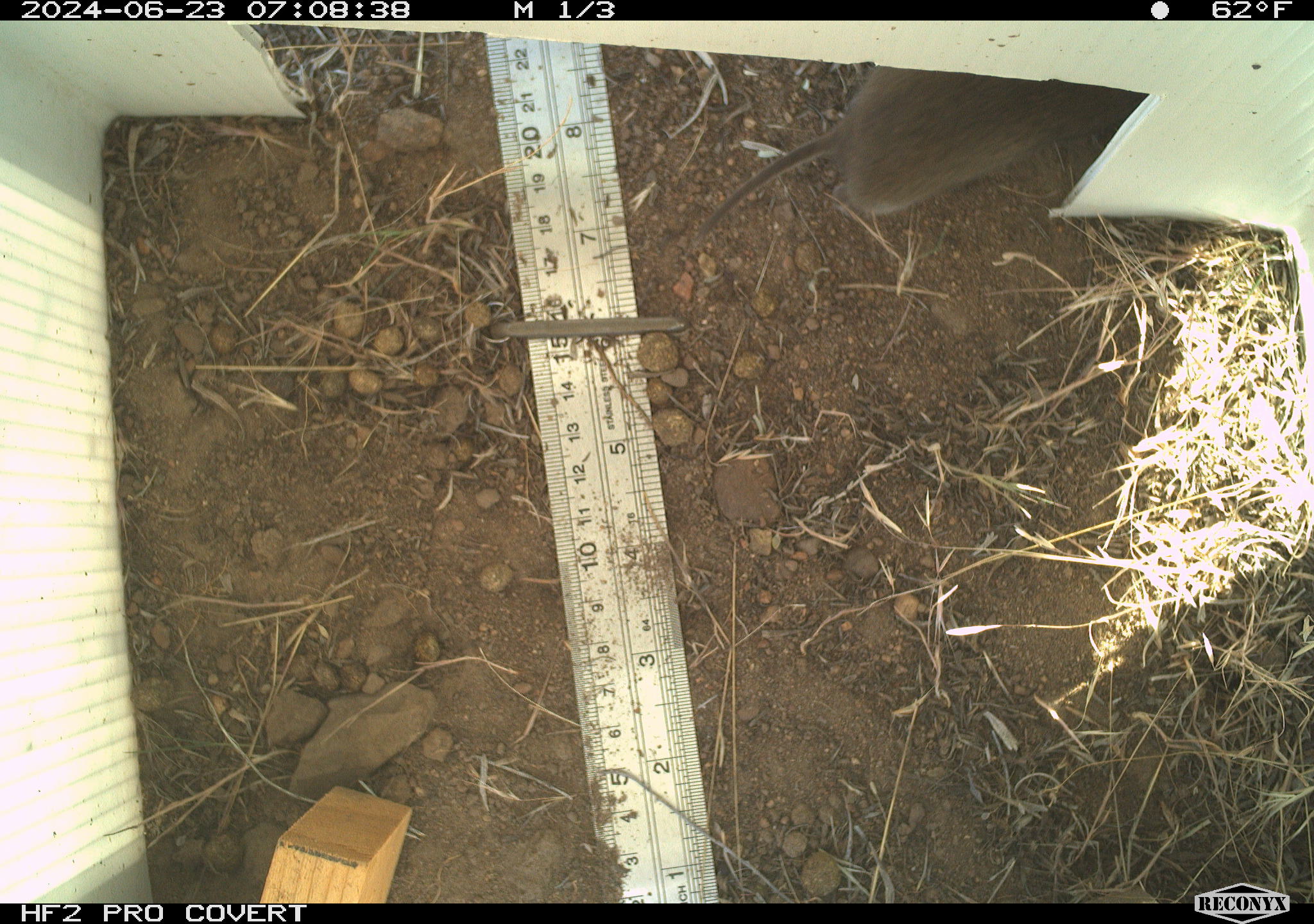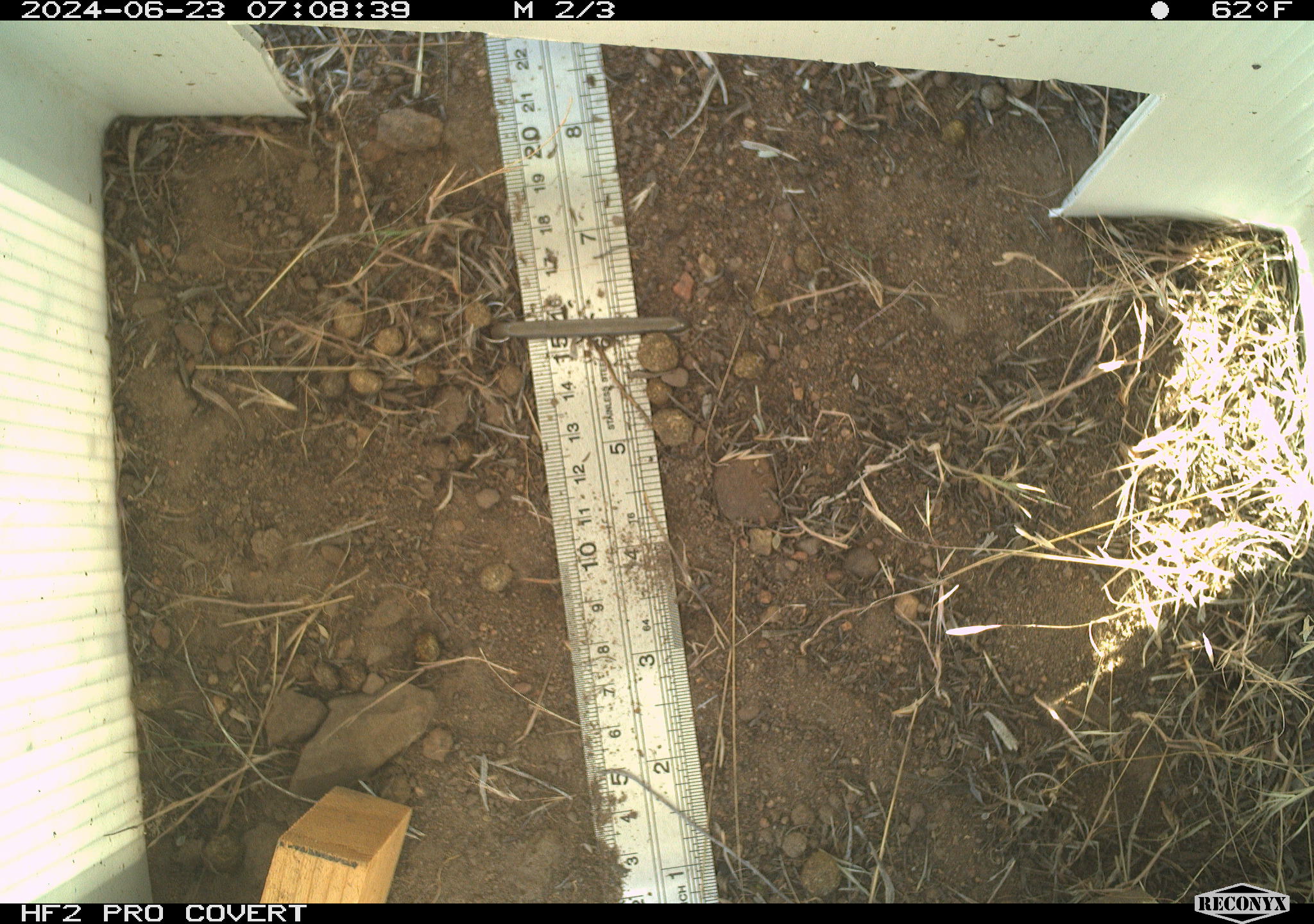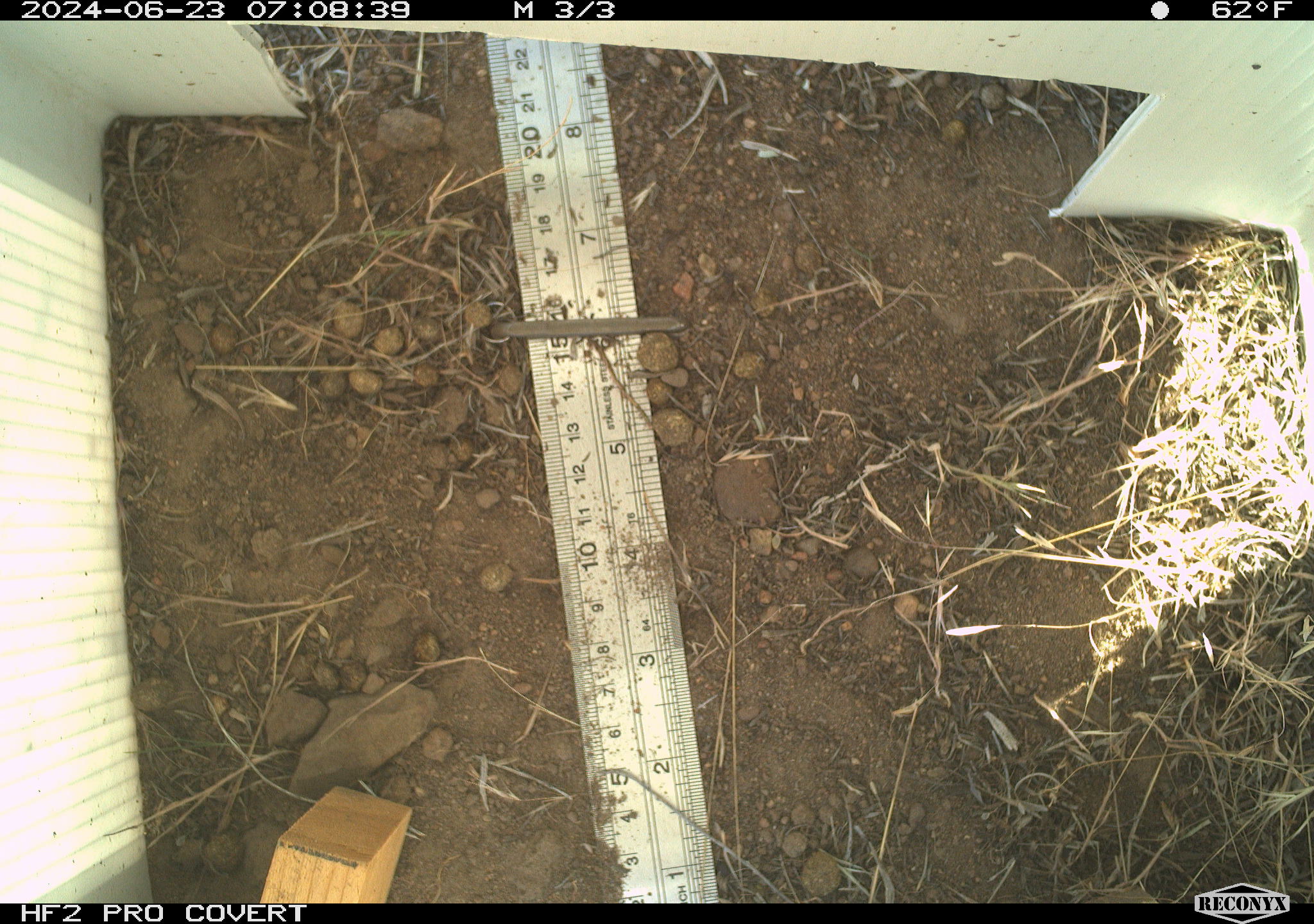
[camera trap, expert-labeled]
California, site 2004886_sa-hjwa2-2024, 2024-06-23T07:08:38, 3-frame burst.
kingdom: Animalia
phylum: Chordata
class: Mammalia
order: Rodentia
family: Cricetidae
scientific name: Cricetidae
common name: hamsters, voles, lemmings, and allies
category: cricetidae family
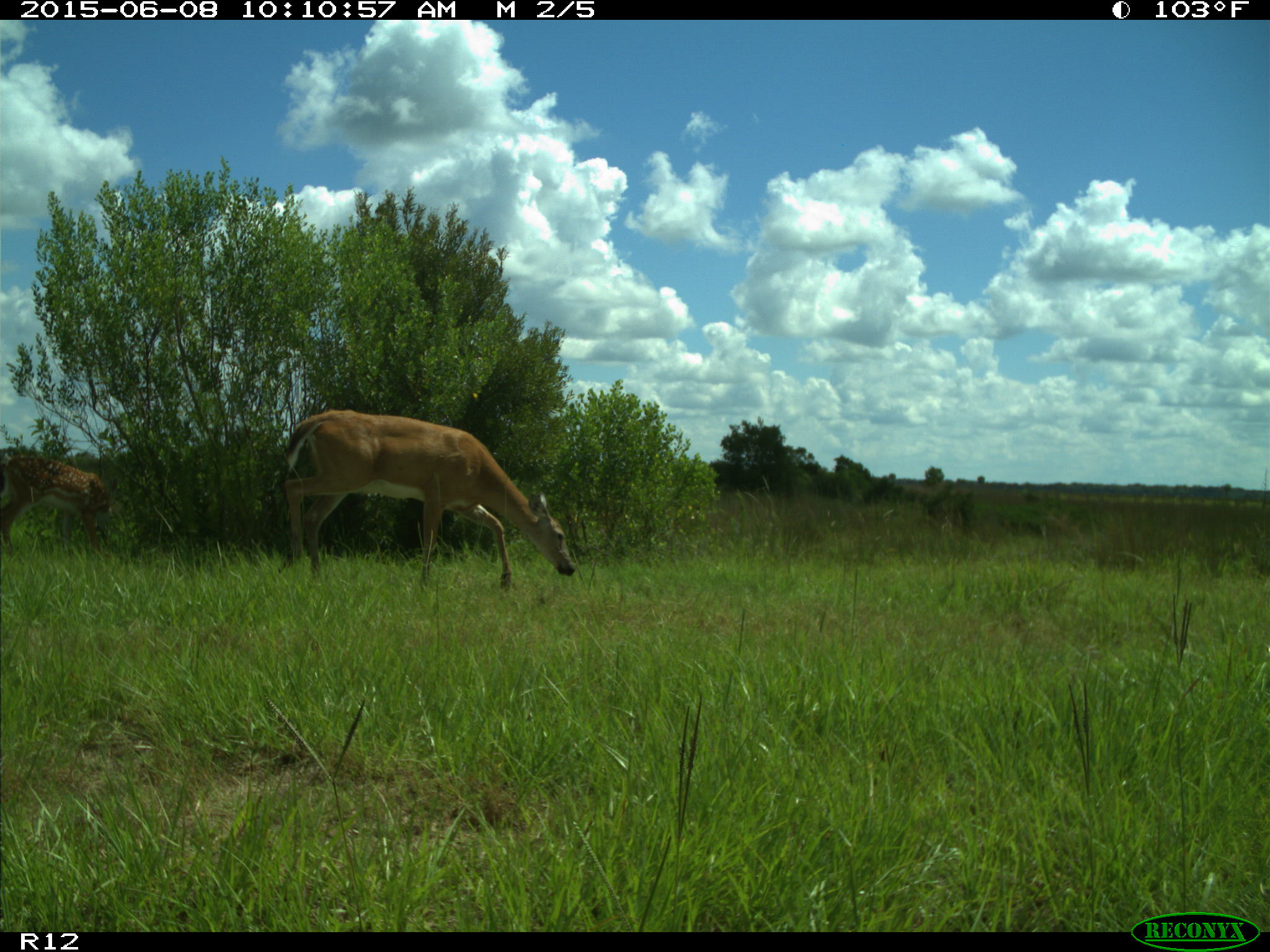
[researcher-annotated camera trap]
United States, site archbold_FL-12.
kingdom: Animalia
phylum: Chordata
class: Mammalia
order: Artiodactyla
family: Cervidae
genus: Odocoileus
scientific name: Odocoileus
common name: deer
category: unidentified deer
══════
» **Required action**: Without the pictures, please output every record exactly.

» **Result of the task**:
[camera trap, expert-labeled]
California, site 2004886_sa-hjwa2-2024, 2024-06-23T07:08:38, 3-frame burst.
kingdom: Animalia
phylum: Chordata
class: Mammalia
order: Rodentia
family: Cricetidae
scientific name: Cricetidae
common name: hamsters, voles, lemmings, and allies
category: cricetidae family
[researcher-annotated camera trap]
United States, site archbold_FL-12.
kingdom: Animalia
phylum: Chordata
class: Mammalia
order: Artiodactyla
family: Cervidae
genus: Odocoileus
scientific name: Odocoileus
common name: deer
category: unidentified deer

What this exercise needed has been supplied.